The tumult broke out again very soon as the youngsters raced through their meal and began to play in the room. One thing I found disconcerting was that the two biggest boys kept throwing a large, new, painted ball from one to the other across the table as we ate. The parents said nothing about it—Meg, I felt, because she had stopped caring, and Stewie because he never had cared.

Only once when the ball whizzed past my nose and almost carried away a poised spoonful of blancmange did their father remonstrate.

“Now then, now then,” he murmured absently, and the throwing was re-sited more towards the middle of the table.

Next morning I saw the family off. Stewie had changed his dilapidated Austin Seven for a large rust-encrusted Ford V Eight Seated at the wheel he waved and beamed through the cracked side windows with serene contentment. Meg, by his side, managed a harassed smile and at the other windows an assortment of dogs and children fought for a vantage point. As the car moved away a pram, several suitcases and a cot swayed perilously on the roof, the children yelled, the dogs barked, the baby bawled, then they were gone.

As I re-entered the house the unaccustomed silence settled around me, and with the silence came a faint unease. I had to look after this practice for two weeks and the memory of the thinly furnished surgery was not reassuring. I just didn’t have the tools to tackle any major problem.

But it was easy to comfort myself. From what I had seen this wasn’t the sort of place where dramatic things happened. Stewie had once said he made most of his living by castrating torn cats and I supposed if you threw in a few ear cankers and minor ailments that would be about it.

The morning surgery seemed to confirm this impression; a few humble folk led in nondescript pets with mild conditions and I happily dispensed a series of Bovril bottles and meat paste jars containing Stewie’s limited drug store.

I had only one difficulty and that was with the table, which kept collapsing when I lifted the animals on to it. For some obscure reason it had folding legs held by metal struts underneath and these were apt to disengage at crucial moments, causing the patient to slide abruptly to the floor. After a while I got the hang of the thing and kept one leg jammed against the struts throughout the examination.
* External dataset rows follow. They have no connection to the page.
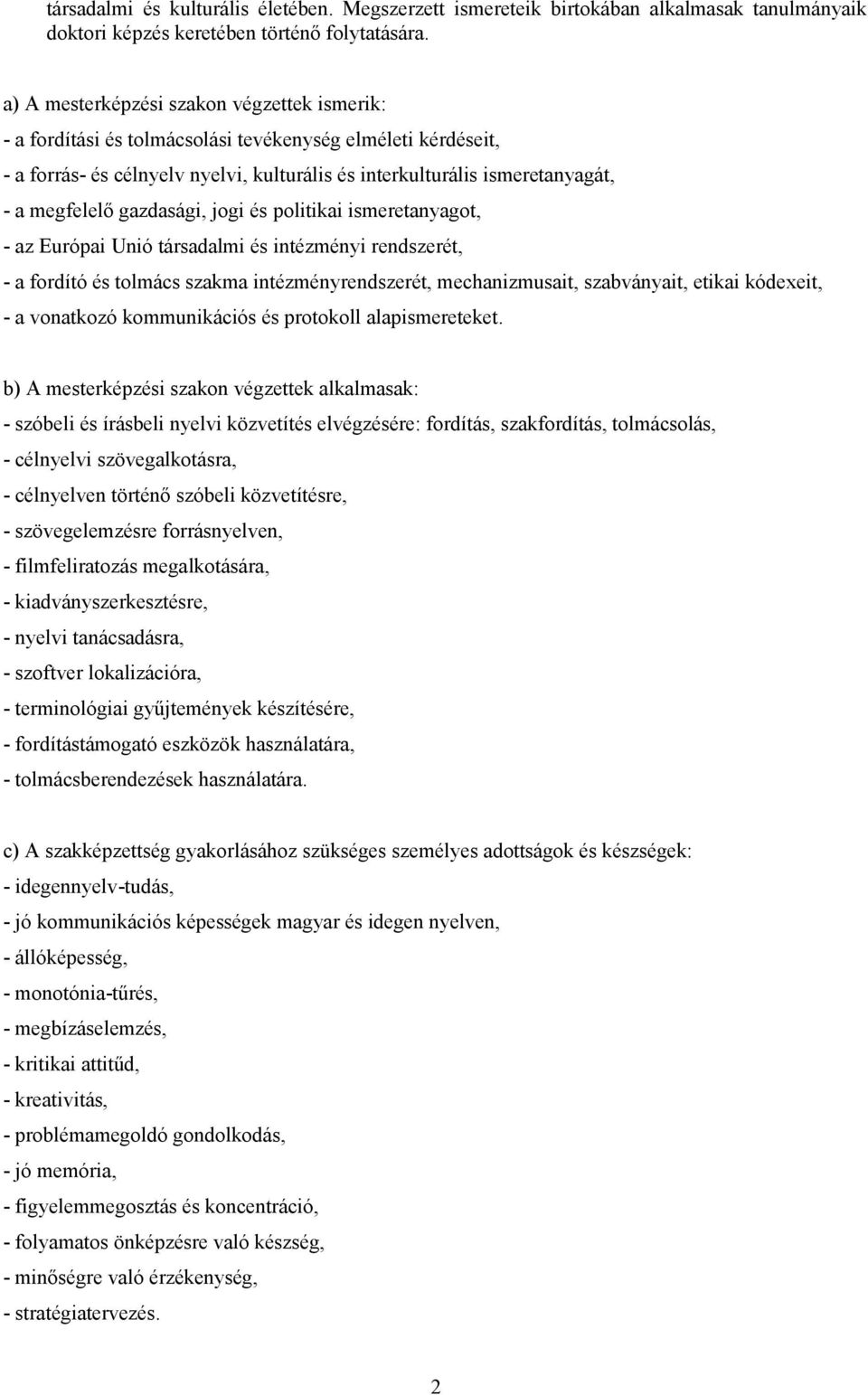 társadalmi és kulturális életében. Megszerzett ismereteik birtokában alkalmasak tanulmányaik doktori képzés keretében történő folytatására.

a) A mesterképzési szakon végzettek ismerik:
- a fordítási és tolmácsolási tevékenység elméleti kérdéseit,
- a forrás- és célnyelv nyelvi, kulturális és interkulturális ismeretanyagát,
- a megfelelő gazdasági, jogi és politikai ismeretanyagot,
- az Európai Unió társadalmi és intézményi rendszerét,
- a fordító és tolmács szakma intézményrendszerét, mechanizmusait, szabványait, etikai kódexeit,
- a vonatkozó kommunikációs és protokoll alapismereteket.

b) A mesterképzési szakon végzettek alkalmasak:
- szóbeli és írásbeli nyelvi közvetítés elvégzésére: fordítás, szakfordítás, tolmácsolás,
- célnyelvi szövegalkotásra,
- célnyelven történő szóbeli közvetítésre,
- szövegelemzésre forrásnyelven,
- filmfeliratozás megalkotására,
- kiadványszerkesztésre,
- nyelvi tanácsadásra,
- szoftver lokalizációra,
- terminológiai gyűjtemények készítésére,
- fordítástámogató eszközök használatára,
- tolmácsberendezések használatára.

c) A szakképzettség gyakorlásához szükséges személyes adottságok és készségek:
- idegennyelv-tudás,
- jó kommunikációs képességek magyar és idegen nyelven,
- állóképesség,
- monotónia-tűrés,
- megbízáselemzés,
- kritikai attitűd,
- kreativitás,
- problémamegoldó gondolkodás,
- jó memória,
- figyelemmegosztás és koncentráció,
- folyamatos önképzésre való készség,
- minőségre való érzékenység,
- stratégiatervezés.

2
It was about 10:30 a.m. when I finally parted the curtains and found the waiting room empty and only the distinctive cat-dog smell lingering on the air. As I locked the door it struck me that I had very little to do till the afternoon surgery. At Darrowby I would have been dashing out to start the long day’s driving round the countryside, but here almost all the work was done at the practice house.

I was wondering how I would put the time in after the single outside visit on the book when the door bell rang. Then it rang again followed by a frantic pounding on the wood. I hurried through the curtain and turned the handle. A well dressed young couple stood on the step. The man held a Golden Labrador in his arms and behind them a caravan drawn by a large gleaming car stood by the kerb.

“Are you the vet?” the girl gasped. She was in her twenties, auburn haired, extremely attractive, but her eyes were terrified.

I nodded. “Yes—yes, I am. What’s the trouble?”

“It’s our dog.” The young man’s voice was hoarse, his face deathly pale. “A car hit him.”

I glanced over the motionless yellow form. “Is he badly hurt?”

There were a few moments of silence then the girl spoke almost in a whisper. “Look at his hind leg.”

I stepped forward and as I peered into the crook of the man’s arm a freezing wave drove through me. The limb was hanging off at the hock. Not fractured but snapped through the joint and dangling from what looked like a mere shred of skin. In the bright morning sunshine the white ends of naked bones glittered with a sickening lustre.